Auxiliary equipment maker ACS Group plans to move manufacturing from two plants - at its headquarters in Wood Dale, Ill., and its Milwaukee factory - into a single, 180,000-square-foot building in the Milwaukee suburb of New Berlin, Wis.
ACS will retain its Wood Dale building to house its headquarters, finance, marketing, sales, and parts and service operations, said Steve Petrakis, vice president of sales and marketing at ACS' Sterling unit in Milwaukee. Some engineering functions also will remain in Wood Dale.
Petrakis said ACS will begin moving next month into the leased New Berlin plant. Company officials call the move, to be completed by year's end, an expansion that will make ACS manufacturing more efficient.
``Over the last four years, we have expanded our presence in the plastics extrusion and blow molding markets, domestic and foreign,'' said Tom Breslin, president and chief executive officer. The company also has expanded beyond plastics machinery into other industrial markets.
Breslin said the growth reflects a business plan adopted in 2000. Privately held ACS has been owned since 1995 by St. Louis holding company Harbour Group. The company does not release sales figures.
The 120,000-square-foot Wood Dale facility employs 200. The plant makes blenders, dryers, resin conveying equipment, chillers and cooling systems. The factory in Milwaukee measures 70,000 square feet and has 130 employees making mold temperature control units, robots and equipment for the steam heating industry.
``By putting it all in one building, there are savings as far as the purchasing aspects of it,'' Petrakis said. ``You consolidate your manufacturing in one area. There are fewer parts. You don't have two part stocks in two different buildings.''
Petrakis said the move does not include any layoffs, although he said some employees may not want to move from Wood Dale, outside of Chicago, to the New Berlin plant.

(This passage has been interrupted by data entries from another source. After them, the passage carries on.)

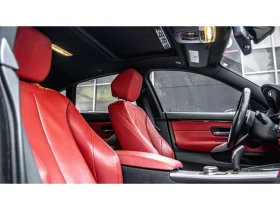 BMW 430 * CARFAX * ЦЕНА ДО БГ | Auto.bg — изображение 9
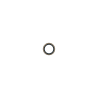 SKX147079 - C - 2D image SKX147079 - C - 2D image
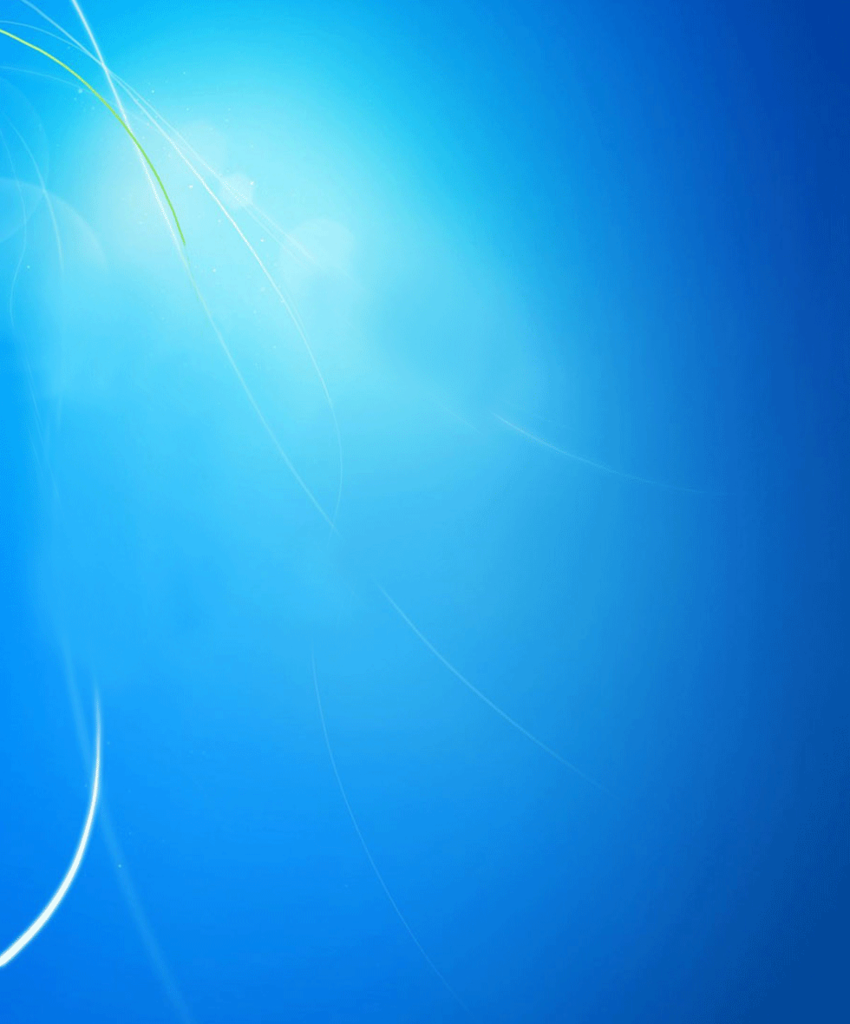 深蓝色/星空/渐变背景壁纸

To ensure a seamless move, ACS plans to continue manufacturing at all three plants during the move. ``We're going to have redundant lines, so there should be no disruption,'' Petrakis said.
Other ACS plants are not part of the move and will continue to operate. They include a factory in South Attleboro, Mass., that makes granulators and shredders and a Wabash, Ind., plant that makes injection and compression molding machines. ACS also has a technical center in Flint, Mich.